Now older and at least a little wiser - not hard in light of the shenanigans they relate - Spencer Reinhard, Warren Lipka, Eric Borsuk and Chas Allen appear on screen to prod and tweak the film’s dramatization of their 14-year-old story into shape, looking ruefully on as it’s enacted by, respectively, Keoghan, Evan Peters, Jared Abrahamson and Blake Jenner. It’s a trick that immediately puts viewers on the alert for some tongue-in-cheek narrative gymnastics, and Layton’s screenplay delivers thick and fast on that score, adopting a faux-documentary format built on conflicting perspectives - a device not unlike the one recently and contentiously used in “I, Tonya.” The key twist here, however, is that the framing narration is provided by the story’s real-life subjects. “This is not based on a true story,” reads a title card at the outset of “American Animals,” before the words “not based on” are casually wiped off the screen.

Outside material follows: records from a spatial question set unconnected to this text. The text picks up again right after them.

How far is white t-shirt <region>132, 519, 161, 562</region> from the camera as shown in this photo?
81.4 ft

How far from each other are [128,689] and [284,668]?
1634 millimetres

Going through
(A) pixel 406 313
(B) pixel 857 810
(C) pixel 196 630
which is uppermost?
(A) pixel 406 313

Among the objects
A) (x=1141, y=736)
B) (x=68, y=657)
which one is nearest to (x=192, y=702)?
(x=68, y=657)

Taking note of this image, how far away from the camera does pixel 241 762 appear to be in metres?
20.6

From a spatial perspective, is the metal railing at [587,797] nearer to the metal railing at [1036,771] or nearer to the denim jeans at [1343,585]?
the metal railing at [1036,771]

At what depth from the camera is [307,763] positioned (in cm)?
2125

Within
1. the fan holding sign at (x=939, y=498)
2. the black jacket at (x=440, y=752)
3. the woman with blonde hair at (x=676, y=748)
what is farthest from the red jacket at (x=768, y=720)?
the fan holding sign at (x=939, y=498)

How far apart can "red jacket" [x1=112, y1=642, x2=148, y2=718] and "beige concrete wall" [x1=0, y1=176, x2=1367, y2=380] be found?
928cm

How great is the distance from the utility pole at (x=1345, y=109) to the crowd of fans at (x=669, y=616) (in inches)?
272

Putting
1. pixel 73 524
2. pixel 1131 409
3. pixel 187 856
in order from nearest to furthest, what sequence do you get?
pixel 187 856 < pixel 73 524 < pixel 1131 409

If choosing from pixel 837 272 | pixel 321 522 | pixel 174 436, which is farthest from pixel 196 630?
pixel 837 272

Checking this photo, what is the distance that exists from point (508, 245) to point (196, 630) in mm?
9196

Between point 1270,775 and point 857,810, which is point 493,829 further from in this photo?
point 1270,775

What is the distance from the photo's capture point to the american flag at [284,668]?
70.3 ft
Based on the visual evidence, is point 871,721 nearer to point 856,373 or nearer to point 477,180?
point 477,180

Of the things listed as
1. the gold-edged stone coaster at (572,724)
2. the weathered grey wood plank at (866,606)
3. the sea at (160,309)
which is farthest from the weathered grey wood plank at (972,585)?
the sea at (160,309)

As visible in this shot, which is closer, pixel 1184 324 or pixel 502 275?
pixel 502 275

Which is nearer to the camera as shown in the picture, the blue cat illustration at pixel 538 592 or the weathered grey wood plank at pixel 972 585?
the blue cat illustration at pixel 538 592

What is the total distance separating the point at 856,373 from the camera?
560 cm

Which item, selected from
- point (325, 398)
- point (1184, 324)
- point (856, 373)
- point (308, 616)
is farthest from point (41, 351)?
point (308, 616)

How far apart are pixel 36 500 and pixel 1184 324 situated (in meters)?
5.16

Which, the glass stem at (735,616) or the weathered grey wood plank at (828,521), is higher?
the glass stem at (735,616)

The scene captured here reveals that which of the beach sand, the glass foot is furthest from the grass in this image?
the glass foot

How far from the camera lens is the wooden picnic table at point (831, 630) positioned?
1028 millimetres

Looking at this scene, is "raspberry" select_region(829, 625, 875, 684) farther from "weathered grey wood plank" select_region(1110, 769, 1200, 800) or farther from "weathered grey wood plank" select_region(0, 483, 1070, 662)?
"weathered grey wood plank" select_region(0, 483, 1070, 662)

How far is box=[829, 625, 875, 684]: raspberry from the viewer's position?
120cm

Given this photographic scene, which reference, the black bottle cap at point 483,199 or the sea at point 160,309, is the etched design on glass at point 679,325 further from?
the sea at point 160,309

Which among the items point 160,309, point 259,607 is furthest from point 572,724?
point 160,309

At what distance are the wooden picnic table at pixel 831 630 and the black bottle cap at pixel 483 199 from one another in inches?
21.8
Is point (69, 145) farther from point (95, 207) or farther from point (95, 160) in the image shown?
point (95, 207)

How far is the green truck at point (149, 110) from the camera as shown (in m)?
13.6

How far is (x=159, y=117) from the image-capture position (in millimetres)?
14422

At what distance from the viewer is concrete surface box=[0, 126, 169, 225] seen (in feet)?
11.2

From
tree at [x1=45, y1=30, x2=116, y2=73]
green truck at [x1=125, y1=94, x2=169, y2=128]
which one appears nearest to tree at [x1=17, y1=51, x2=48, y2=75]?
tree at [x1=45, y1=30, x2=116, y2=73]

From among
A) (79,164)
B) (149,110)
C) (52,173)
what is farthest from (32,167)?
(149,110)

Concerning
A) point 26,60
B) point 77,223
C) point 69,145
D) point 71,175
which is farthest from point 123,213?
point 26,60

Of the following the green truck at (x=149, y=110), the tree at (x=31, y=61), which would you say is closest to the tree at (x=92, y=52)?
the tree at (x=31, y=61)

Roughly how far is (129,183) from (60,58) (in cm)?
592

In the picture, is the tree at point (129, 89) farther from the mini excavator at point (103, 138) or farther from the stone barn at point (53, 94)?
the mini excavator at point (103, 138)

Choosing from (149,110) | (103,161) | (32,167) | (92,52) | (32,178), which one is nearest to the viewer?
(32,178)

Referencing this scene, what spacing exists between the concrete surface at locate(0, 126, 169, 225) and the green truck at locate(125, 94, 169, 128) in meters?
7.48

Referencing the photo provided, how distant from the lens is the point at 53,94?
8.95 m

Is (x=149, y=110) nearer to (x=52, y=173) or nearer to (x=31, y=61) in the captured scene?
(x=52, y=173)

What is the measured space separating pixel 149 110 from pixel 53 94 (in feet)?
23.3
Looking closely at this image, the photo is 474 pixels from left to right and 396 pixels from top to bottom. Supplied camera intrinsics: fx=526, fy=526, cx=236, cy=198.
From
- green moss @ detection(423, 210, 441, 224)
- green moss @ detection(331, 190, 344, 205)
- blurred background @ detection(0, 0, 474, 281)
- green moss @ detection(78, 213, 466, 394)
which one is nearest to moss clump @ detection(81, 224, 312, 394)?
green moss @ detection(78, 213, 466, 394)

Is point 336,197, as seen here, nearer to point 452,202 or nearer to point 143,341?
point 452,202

Performed with piss, vinegar and some poignancy by a fractious quartet of bright young things - with the ever-more-intriguing Barry Keoghan first among equals - Layton’s crowdpleasing Sundance competition entry is tricked out to the max with lithe structural fillips, flashes of cinematic quotation and formal sleight of hand that gradually reveals a pointed thematic purpose.

In “American Animals,” Layton brings that same preoccupation to a (mostly) narrative form for the first time, and the results are sensational: a riveting college-boy crime caper that speeds along on pure movie-movie adrenaline, before U-turning into a sobering reflection on young male privilege and entitlement.